Today we continue our father of twins interview series with Steven Driver, father of three, including twin girls. Listen as we explore his twin parenting journey, including:
- Keeping up with active 18-month-old non-identical twin girls
- Keeping kids safe inside the house
- Finding a pushchair for 3 children
- Toddler’s reaction to newborns
- Making sure oldest has time with parents
- Typical daily schedule for 18-month-olds
- Emergency c-section for second twin after the first was born naturally
- PTSD to the traumatic birth experience
- Improving interactions with the twins
- When birth doesn’t go as planned
- Helping Mom recover from a c-section
- Breastfeeding twins for the first 3 months
- Managing time off work and getting creative with paternity leave
- and more…
So what do you do when the birth of your twins does not quite go according to plans, and that has some lingering challenges for both mom and dad? We talked about that and much more today on the show.
Welcome to the dads guide to twins podcast, the podcast that will help you survive and thrive as a father of twins. Now, here’s your host, the author of the book, “Dad’s Guide to Twins”, Joe Rawlinson.

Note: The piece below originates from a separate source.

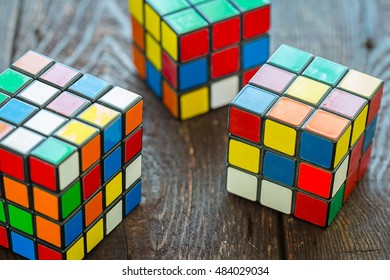 RIGA - SEPTEMBER 16, 2016: Three Rubik's Cubes on the Dark Wooden Background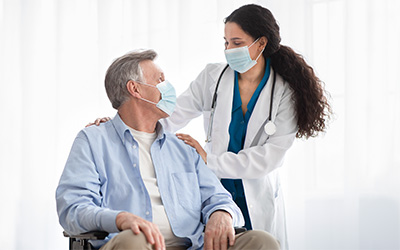 Doctor with an elderly resident in a wheelchair both wearing masks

Hey everybody, welcome to the 240th episode of the Dad’s Guide to Twins podcast. This is Joe Rawlinson. You can find the complete show notes and transcript for this episode and listen to all previous podcast episodes at twindadpodcast.com. Today, we are continuing our father of twins interview series with a fellow father of twin girls. But before we jump into that story, I want to let you know that you can get a free audiobook version of my first book for dads. It’s called “Dad’s Guide to Twins”. If you visit freetwinbook.com once again, that’s freetwinbook.com. Now let’s jump straight into that interview. Today, I would like to welcome to the show fellow father of twins, Steven Driver. Welcome to the show, Steven.
Hello. Thanks for having me.
Steven, how old are your twins right now and what’s something exciting about this age?
They are nearly 18 months old in about, I’d say about two weeks. And what’s really exciting is that they’ve recently started walking. And basically, that’s given us a lot of freedom with them as well, you’d have to kind of put them around in the pushchair and in the rain. And they’re actually today they’re out in the rain in puddle suits, splashing around having fun playing together. And that’s just a joy to see them playing together. And that’s just really exciting to see them develop and become more like toddlers rather than babies.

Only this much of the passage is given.